= WRITTEN PROBLEM A =
In the forum thread about the Latin sentence, what word does franz rod suggest "Horata" might really be?
= WRITTEN PROBLEM B =
Continue the forum thread about the Latin sentence from the point where it stops.

*** TEXT PASSAGE ***

# coniugem



## Lamb67

Horata est coniugem ut moreretur, dixitque se ipsam mori velle


----------



## Cagey

Salve, Lamb67.  

Welcome to the forum. 

_coniugem_ is from _coniunx, coniûgis_; spouse; wife or husband.   (Tricky, how the nominative has an _n_, but the oblique cases do not.)


----------



## Lamb67

Horata is the dying wife who herself said that she would die( any better translation ?)


----------



## franz rod

> Horata is the dying wife who herself said that she would die( any better translation ?)


".. and she said that she want to die."

Horata? I'ts a very strange name.  Maybe is it hortata?  Horata (?) is in nominative, coniugem in accusative. Are you sure that you have written correctly the sentence?  Can you write the whole sentence and not only a part of it?

*** ITEMS ***

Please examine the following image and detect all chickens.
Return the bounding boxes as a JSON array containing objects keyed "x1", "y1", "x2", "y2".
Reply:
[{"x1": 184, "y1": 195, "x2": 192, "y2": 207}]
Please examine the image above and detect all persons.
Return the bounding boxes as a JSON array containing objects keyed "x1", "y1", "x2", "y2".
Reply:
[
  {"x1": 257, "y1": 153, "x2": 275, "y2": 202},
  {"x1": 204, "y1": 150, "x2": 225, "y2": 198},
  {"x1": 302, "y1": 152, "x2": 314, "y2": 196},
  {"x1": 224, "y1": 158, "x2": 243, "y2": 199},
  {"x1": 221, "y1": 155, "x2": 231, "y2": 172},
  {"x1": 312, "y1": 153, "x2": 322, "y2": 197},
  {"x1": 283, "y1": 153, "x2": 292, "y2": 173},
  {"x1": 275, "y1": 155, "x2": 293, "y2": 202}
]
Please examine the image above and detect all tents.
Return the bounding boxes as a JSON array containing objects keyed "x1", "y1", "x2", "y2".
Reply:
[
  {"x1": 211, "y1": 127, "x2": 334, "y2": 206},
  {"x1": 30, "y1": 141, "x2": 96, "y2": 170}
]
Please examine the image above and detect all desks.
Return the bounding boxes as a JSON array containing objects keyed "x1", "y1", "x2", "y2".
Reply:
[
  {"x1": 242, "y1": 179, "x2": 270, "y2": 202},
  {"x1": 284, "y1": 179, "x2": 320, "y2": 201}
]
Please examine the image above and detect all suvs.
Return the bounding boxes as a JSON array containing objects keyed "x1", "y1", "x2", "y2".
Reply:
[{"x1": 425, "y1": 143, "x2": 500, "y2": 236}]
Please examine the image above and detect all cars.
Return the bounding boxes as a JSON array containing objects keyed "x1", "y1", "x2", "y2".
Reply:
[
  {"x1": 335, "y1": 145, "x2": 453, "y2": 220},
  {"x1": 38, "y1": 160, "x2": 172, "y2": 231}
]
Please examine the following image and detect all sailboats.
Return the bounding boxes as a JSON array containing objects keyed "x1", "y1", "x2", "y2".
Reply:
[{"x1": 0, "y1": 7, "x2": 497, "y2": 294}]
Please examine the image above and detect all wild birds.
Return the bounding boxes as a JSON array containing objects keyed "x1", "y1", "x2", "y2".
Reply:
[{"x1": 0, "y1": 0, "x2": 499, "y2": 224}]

***
*** ITEMS ***

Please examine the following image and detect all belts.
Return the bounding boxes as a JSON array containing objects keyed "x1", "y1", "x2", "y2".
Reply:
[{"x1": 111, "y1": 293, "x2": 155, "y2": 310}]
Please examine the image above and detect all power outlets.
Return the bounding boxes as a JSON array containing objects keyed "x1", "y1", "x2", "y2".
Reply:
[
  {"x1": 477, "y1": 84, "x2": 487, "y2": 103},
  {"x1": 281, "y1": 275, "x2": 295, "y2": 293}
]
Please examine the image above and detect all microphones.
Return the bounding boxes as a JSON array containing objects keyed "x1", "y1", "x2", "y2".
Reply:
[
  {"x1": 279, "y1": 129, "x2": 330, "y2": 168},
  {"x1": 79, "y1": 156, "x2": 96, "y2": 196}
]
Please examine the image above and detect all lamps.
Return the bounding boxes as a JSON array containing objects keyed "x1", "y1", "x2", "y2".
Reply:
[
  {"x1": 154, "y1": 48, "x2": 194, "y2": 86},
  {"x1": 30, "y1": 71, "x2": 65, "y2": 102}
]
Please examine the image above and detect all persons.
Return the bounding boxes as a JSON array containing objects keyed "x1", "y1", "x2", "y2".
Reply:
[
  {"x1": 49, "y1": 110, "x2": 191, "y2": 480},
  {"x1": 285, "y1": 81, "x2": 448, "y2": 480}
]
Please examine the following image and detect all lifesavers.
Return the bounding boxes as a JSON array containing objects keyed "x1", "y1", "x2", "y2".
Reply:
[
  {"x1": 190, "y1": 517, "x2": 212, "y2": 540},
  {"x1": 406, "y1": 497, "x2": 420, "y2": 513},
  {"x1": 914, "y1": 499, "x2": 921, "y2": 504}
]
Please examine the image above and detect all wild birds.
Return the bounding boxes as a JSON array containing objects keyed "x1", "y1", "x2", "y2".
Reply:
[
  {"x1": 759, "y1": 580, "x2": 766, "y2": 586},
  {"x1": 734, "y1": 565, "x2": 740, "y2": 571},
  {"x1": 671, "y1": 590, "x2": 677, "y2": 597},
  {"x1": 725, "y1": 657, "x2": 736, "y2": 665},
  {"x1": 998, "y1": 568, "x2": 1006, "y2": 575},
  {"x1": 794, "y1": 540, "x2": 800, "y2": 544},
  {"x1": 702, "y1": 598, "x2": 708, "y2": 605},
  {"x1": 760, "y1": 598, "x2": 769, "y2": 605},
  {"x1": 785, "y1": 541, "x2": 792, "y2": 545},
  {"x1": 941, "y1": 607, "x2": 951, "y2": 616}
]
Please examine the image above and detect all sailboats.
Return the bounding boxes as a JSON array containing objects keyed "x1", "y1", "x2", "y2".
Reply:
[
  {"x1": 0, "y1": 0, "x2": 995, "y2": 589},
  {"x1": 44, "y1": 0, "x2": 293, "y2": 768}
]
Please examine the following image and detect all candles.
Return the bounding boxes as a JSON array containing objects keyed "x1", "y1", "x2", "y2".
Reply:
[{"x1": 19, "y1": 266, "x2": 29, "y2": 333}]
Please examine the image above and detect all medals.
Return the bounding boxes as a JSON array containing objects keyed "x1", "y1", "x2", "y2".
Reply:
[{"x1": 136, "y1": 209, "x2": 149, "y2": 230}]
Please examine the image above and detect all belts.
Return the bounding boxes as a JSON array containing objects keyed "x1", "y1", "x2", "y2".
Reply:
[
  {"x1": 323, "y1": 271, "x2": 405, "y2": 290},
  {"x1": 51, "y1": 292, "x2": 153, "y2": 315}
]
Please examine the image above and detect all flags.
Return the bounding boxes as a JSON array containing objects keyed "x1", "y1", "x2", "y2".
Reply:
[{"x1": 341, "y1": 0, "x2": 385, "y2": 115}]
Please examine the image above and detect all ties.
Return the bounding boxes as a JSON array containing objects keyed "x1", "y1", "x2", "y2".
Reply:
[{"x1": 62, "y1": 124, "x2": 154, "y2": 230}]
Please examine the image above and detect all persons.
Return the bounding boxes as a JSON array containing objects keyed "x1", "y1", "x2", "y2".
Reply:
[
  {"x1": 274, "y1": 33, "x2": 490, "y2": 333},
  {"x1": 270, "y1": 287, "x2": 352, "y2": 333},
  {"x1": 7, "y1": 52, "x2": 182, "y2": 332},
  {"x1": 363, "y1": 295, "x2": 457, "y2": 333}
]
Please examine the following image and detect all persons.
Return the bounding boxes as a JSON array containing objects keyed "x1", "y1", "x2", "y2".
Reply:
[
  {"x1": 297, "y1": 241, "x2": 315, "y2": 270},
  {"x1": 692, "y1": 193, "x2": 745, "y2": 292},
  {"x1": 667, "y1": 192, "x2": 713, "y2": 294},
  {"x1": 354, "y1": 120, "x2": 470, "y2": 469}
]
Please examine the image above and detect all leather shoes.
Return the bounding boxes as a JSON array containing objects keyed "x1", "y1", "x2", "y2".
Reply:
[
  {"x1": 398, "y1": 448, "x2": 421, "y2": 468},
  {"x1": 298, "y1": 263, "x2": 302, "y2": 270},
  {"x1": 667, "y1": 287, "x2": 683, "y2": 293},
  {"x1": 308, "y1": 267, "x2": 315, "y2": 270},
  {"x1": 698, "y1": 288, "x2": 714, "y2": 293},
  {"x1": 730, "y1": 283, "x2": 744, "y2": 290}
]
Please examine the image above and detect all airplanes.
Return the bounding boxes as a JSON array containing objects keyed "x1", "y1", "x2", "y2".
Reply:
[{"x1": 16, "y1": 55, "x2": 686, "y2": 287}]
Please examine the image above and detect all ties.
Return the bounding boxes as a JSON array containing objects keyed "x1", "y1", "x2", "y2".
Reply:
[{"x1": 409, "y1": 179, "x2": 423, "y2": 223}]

***

= RESPONSE A =
Hortata

= RESPONSE B =
----------



## Lamb67

Your are right, Hortata is correct name. that's whole sentence


----------



## franz rod

Hortata is not a name.   "Hortata est" is a verb from hortor, hortaris, hortatus sum, hortari (deponent verb).
Maybe the translation is:
"(She) exhorted the husband to die and (she) said (to him) that she want to die".


----------



## Cagey

I agree with franz rod's translation in post #6:  

She urged her husband to die, and said that she herself wished (wanted) to die.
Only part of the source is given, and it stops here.